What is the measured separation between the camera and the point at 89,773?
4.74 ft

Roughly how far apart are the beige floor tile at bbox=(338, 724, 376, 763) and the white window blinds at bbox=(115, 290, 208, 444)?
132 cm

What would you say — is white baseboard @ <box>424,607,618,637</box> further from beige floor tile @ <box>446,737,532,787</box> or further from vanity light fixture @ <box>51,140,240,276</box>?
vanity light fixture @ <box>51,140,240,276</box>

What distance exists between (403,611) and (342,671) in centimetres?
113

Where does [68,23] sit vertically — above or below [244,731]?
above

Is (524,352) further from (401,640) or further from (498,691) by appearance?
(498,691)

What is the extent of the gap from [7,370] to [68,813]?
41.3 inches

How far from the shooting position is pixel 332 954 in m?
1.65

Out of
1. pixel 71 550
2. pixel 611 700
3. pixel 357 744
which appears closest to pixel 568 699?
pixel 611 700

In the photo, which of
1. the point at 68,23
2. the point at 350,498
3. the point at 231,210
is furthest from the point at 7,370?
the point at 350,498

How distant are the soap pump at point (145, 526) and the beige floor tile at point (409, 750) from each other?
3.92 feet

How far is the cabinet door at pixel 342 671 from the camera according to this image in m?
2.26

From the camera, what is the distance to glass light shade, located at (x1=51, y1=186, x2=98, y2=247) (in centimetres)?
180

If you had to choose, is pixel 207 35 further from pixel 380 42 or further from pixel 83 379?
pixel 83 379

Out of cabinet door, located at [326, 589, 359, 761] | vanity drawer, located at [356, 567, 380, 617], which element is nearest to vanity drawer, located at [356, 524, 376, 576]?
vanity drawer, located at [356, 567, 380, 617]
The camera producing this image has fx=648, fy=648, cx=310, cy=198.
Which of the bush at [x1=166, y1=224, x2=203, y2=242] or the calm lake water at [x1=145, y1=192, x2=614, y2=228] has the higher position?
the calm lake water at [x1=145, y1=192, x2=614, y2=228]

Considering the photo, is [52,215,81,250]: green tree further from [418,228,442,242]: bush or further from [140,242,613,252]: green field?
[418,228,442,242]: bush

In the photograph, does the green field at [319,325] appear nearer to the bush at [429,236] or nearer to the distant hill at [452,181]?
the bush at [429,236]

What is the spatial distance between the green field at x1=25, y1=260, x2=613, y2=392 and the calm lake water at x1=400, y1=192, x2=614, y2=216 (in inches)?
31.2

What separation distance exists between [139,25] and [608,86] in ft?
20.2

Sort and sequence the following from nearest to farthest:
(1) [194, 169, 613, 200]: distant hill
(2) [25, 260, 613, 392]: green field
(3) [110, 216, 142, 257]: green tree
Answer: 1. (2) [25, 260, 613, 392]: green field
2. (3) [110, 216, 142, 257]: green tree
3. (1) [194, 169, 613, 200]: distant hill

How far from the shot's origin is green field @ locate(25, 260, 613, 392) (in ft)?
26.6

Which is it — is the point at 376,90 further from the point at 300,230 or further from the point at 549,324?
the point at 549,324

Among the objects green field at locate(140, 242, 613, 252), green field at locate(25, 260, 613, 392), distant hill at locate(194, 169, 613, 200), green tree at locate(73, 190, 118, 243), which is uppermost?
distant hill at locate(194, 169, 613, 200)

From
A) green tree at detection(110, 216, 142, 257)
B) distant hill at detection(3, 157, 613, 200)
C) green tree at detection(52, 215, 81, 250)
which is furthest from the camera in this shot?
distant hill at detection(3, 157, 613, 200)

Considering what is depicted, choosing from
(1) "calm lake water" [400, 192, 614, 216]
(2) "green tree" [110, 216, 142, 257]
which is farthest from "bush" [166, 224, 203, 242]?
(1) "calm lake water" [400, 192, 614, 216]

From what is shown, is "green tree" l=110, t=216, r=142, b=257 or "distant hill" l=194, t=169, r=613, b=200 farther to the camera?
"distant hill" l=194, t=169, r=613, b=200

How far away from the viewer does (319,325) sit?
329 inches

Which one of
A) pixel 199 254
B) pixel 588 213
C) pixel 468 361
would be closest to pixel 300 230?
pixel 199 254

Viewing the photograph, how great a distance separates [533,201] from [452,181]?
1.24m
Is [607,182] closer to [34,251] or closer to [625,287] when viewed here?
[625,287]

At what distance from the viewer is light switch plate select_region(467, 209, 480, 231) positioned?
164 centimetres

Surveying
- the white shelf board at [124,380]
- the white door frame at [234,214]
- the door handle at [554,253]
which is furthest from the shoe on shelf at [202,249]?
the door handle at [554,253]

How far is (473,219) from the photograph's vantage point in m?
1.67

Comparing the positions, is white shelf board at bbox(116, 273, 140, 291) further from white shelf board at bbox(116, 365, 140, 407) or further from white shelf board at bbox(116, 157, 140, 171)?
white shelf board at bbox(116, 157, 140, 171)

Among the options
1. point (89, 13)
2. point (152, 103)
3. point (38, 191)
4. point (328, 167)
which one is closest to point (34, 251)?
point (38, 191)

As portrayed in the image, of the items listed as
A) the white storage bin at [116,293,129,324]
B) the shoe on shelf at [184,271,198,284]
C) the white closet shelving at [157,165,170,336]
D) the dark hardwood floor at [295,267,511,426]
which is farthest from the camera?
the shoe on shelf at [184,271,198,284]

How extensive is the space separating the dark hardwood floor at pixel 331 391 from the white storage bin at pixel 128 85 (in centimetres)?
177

==

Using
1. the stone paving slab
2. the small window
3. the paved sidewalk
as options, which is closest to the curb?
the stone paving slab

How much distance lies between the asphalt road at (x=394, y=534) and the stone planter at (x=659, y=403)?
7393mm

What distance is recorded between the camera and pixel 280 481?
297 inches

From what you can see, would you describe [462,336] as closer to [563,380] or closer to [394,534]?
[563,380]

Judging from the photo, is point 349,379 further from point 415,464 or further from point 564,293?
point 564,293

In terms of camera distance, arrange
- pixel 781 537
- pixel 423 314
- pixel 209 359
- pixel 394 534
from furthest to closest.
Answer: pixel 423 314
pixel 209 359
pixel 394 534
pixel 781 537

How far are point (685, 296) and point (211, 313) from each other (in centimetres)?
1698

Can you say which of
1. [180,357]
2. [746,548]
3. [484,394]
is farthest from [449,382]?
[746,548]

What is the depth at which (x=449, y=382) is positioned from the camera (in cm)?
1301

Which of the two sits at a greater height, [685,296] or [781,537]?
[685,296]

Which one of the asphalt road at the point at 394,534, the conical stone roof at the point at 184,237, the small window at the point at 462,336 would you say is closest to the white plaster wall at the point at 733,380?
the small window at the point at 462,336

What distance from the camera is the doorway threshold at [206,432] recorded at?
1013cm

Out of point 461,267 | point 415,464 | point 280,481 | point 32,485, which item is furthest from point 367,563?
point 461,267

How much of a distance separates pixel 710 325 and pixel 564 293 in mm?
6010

▸ What is needed
How many lines in the entries above contain the word "other"? Reply with the number alone.

▸ Task output
2